Closet door, the dance mix

Ok. So we've already established that I am the champion of the "best person to come out to" contest, world division.







But what about those who swore they were straight? Maybe even contributed to the future generations of fruit fly queens, and queen queens? Let's look at case number 1, shall we?







In the late 80s, I became friends with one of my mom's coworkers. He was smart, funny, attractive, dressed well, and could keep up with my back and forth banter. Who could have guessed he was gay? (please note the intense sarcasm).



I hinted, he rebuffed. I hinted more strongly, he produced ex-girlfriends. Yeah. Accent on the EX. I don't remember if I flat out asked, but anyone who knows me will probably swear that I had to have done so.



Anyway, Mom and I finally decided that maybe he was just one of those rare straight guys that were just..you know. The term metrosexual had yet to be invented. (And how perfect is it that Metro is the name of our favorite drinking establishment?) He was either one of those, or he had changed his permanent address to the closet, no changes needed, thank you very much.
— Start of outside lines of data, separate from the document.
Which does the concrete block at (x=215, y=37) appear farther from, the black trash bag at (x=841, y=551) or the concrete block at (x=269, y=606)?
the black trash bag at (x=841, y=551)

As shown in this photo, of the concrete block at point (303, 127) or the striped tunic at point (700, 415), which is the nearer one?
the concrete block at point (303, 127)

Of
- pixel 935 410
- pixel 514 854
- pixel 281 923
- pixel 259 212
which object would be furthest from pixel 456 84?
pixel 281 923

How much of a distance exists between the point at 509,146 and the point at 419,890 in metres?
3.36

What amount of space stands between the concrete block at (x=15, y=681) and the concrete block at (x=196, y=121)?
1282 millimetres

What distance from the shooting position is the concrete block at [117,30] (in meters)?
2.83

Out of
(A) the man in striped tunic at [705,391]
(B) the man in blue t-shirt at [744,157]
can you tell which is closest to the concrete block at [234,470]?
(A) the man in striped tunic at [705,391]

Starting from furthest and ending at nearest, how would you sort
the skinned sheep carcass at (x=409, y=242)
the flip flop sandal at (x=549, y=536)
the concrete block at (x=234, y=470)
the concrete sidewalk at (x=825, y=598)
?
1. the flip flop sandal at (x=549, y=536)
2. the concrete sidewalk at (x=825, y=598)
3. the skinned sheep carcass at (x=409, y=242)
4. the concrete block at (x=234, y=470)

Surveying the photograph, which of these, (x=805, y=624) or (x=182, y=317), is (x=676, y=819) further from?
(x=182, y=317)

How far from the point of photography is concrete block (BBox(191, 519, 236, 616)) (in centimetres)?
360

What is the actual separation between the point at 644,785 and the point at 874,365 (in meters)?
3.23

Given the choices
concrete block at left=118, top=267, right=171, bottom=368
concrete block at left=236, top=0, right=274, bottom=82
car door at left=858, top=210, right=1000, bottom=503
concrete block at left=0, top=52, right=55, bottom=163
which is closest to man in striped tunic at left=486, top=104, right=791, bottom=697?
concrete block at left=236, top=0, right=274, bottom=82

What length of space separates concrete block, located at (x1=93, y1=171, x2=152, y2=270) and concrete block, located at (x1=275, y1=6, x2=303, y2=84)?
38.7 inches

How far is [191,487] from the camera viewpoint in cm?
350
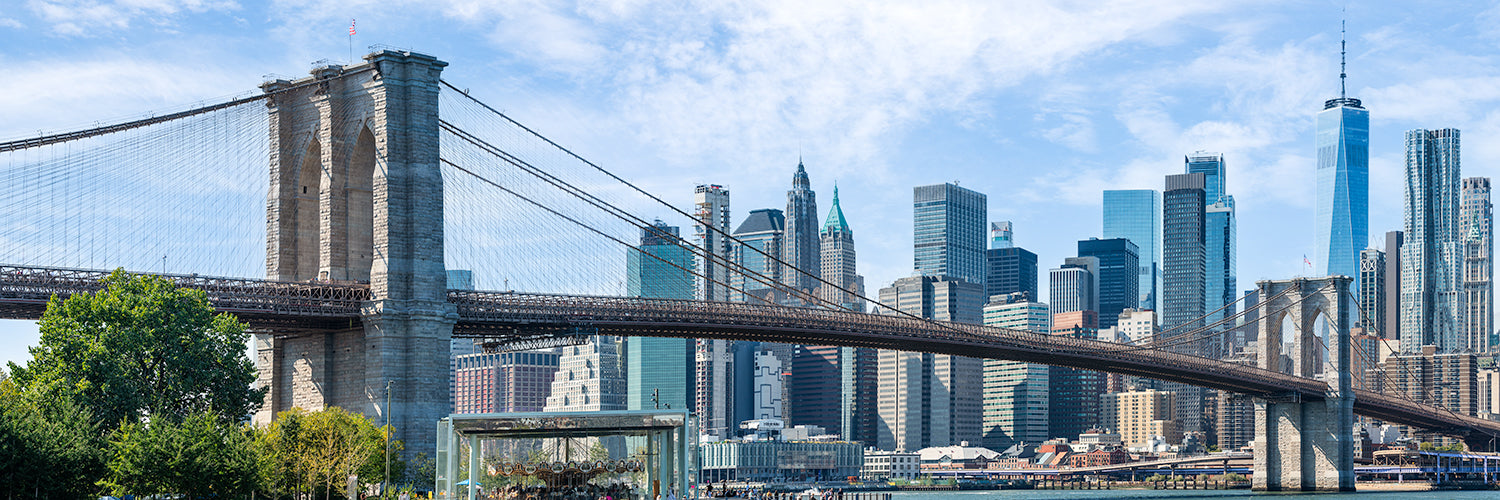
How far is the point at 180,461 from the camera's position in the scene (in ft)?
159

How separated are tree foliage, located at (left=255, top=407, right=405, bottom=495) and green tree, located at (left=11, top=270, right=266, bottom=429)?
7.55ft

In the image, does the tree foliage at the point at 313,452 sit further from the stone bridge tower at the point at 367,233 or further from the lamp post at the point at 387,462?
the stone bridge tower at the point at 367,233

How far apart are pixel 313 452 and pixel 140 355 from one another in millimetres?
6514

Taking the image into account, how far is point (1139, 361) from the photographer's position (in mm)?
101688

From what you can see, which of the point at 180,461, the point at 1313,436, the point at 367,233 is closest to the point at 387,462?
the point at 180,461

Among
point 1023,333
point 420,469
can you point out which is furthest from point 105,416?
point 1023,333

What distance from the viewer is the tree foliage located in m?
54.5

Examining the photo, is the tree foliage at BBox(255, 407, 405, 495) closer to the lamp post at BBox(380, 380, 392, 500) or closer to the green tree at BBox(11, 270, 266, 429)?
the lamp post at BBox(380, 380, 392, 500)

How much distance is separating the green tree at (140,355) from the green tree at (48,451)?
2579 millimetres

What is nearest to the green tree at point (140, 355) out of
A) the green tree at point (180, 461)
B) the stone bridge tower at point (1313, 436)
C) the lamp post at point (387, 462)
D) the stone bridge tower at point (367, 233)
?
the green tree at point (180, 461)

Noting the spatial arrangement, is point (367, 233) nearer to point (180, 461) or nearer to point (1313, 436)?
point (180, 461)

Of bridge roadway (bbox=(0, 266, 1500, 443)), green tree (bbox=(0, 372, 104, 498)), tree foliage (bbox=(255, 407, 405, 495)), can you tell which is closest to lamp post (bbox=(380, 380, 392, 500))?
tree foliage (bbox=(255, 407, 405, 495))

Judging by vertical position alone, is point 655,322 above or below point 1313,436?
above

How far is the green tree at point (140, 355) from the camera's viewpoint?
179 ft
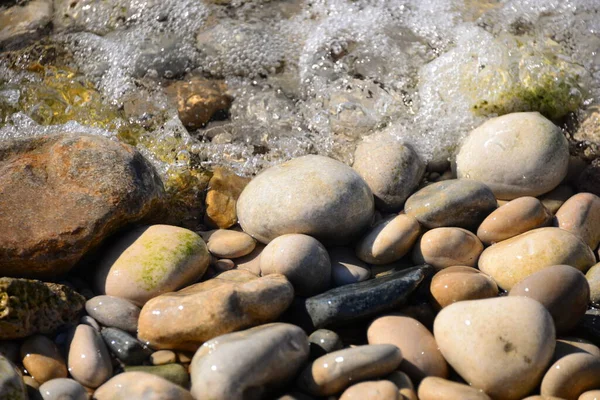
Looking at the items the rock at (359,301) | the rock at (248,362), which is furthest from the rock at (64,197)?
the rock at (359,301)

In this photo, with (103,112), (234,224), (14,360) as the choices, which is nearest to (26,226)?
Result: (14,360)

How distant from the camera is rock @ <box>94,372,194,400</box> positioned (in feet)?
7.96

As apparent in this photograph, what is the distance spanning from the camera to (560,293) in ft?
9.35

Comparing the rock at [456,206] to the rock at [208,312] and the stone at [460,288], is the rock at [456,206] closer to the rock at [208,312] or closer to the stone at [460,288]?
the stone at [460,288]

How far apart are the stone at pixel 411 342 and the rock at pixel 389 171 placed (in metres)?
0.99

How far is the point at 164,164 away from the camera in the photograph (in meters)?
4.30

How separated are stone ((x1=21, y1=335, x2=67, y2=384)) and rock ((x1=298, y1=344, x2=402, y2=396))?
1028mm

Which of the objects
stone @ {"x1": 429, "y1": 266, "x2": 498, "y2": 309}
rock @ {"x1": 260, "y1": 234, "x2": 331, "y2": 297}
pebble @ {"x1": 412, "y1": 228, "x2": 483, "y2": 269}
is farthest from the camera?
pebble @ {"x1": 412, "y1": 228, "x2": 483, "y2": 269}

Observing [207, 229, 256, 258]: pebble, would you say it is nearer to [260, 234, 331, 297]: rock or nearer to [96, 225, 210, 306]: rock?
[96, 225, 210, 306]: rock

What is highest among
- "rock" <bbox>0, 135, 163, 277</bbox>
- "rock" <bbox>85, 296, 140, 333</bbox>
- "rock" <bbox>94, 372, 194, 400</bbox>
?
"rock" <bbox>0, 135, 163, 277</bbox>

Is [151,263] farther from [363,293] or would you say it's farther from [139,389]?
[363,293]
Fast forward a few years to me, in my favorite gay bar, with the manager who came out to me in my previous story. The bar was tiny. There was only one entrance, which the whole bar could (and did) see. After catching up with the door person, I headed straight to the bar for my vodka collins. As I stepped up to grab my drink, I glanced in the mirrored wall in front of me. An extremely pale, deer in the headlights look met my eyes. Mom's coworker. Smack dab in the middle of the gay central with nowhere to run. He slunk over, tail firmly between legs. After a short conversation, consisting mostly of ums and yeahs, hugs were had by all. The world was right once again.





Case number 2 began at Hardees. Yes, again!

While manager #1 was doing the coming out two step, manager #2, let's call him "Bob", was busy asking me if manager #1 was gay. In the course of working together, Bob and I also became close. I loved him dearly. He and I had the fun back and forth banter. We talked about music and singing. He played the piano, and his girlfriend sang. Together, they were responsible for the music at their church. A match made in heaven! But I thought he was gay. REALLY gay. Manager #1 thought so too.

Eventually, Bob and his girlfriend married and had children.

Fast forward to today, with me playing around online. I was looking at the facebook members who belong to one of the local churches. Oh, did I mention that the church is um..gay? Ok..a church can't be gay. But oh my Becky, the members sure are. So..as I scanned the member list, who did I spy but Bob! I sent him a generic message, basically just saying hello and how the heck are you. (Notice how I left out the whole gay part? That's me. Miss Full of Tact.)
He responded back, and we proceeded to trade messages, basically filling each other in on the past few years. He informed me that he has finally come out. Then he asked that I at least pretend to be a little shocked at that information.

So now, I've progressed to having THE TALK online. I guess that it could be considered closet exiting, millenium style.

My only remaining question is this. How can I possibly top the online unburdening of the soul?